* **Text block**:
************

When Bird Allergy Flies Your Way

Bird allergy is a normal reaction of your body’s immune system to the feather dander, or more popularly known as feather dust, and droppings or fecal matter coming out of birds.

People who work closely with birds and those who take care of birds as pets are the most at risk to develop bird allergy. Farm workers, bird fanciers and zookeepers are the most common bird allergy patients in hospitals in the US alone.

However, medical statistics reveal that globally, the ratio of people allergic to birds are far lower compared to those allergic to other animals like dogs and cats.

Be also aware that bird allergy is an allergic reaction that indicates the immune system’s efforts to defend you from what it senses or perceives as a health threat. In reality, bird allergy should not be considered as a harmful or deadly disease. Take note that complications to bird allergy kill, not the bird allergy itself.

************

* **Supplied material**:
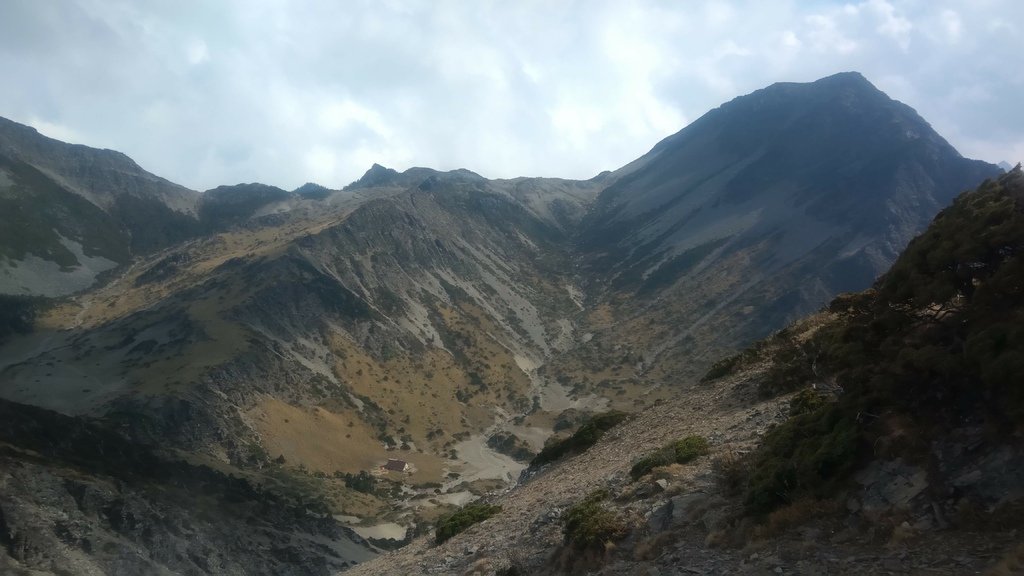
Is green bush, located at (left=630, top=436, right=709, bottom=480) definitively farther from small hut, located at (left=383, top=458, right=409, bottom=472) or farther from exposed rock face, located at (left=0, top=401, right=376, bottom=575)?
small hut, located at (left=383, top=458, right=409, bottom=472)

************

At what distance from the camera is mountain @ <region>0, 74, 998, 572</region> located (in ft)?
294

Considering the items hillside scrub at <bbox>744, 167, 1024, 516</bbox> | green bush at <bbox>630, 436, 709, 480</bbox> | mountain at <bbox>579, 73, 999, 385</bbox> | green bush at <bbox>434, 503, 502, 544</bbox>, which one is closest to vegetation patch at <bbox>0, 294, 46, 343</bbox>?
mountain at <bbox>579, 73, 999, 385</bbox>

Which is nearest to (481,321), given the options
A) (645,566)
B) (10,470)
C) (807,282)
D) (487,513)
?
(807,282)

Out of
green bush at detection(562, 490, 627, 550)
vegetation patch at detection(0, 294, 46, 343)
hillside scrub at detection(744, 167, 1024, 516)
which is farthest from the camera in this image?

************

* **The task**:
Condense the paragraph of the bird allergy article that begins "People who work closely with birds" into a short bulleted list that keeps its main facts.

* **Response box**:
- Those most at risk of developing bird allergy are people who work closely with birds and people who keep birds as pets.
- In US hospitals, the most common bird allergy patients are farm workers, bird fanciers and zookeepers.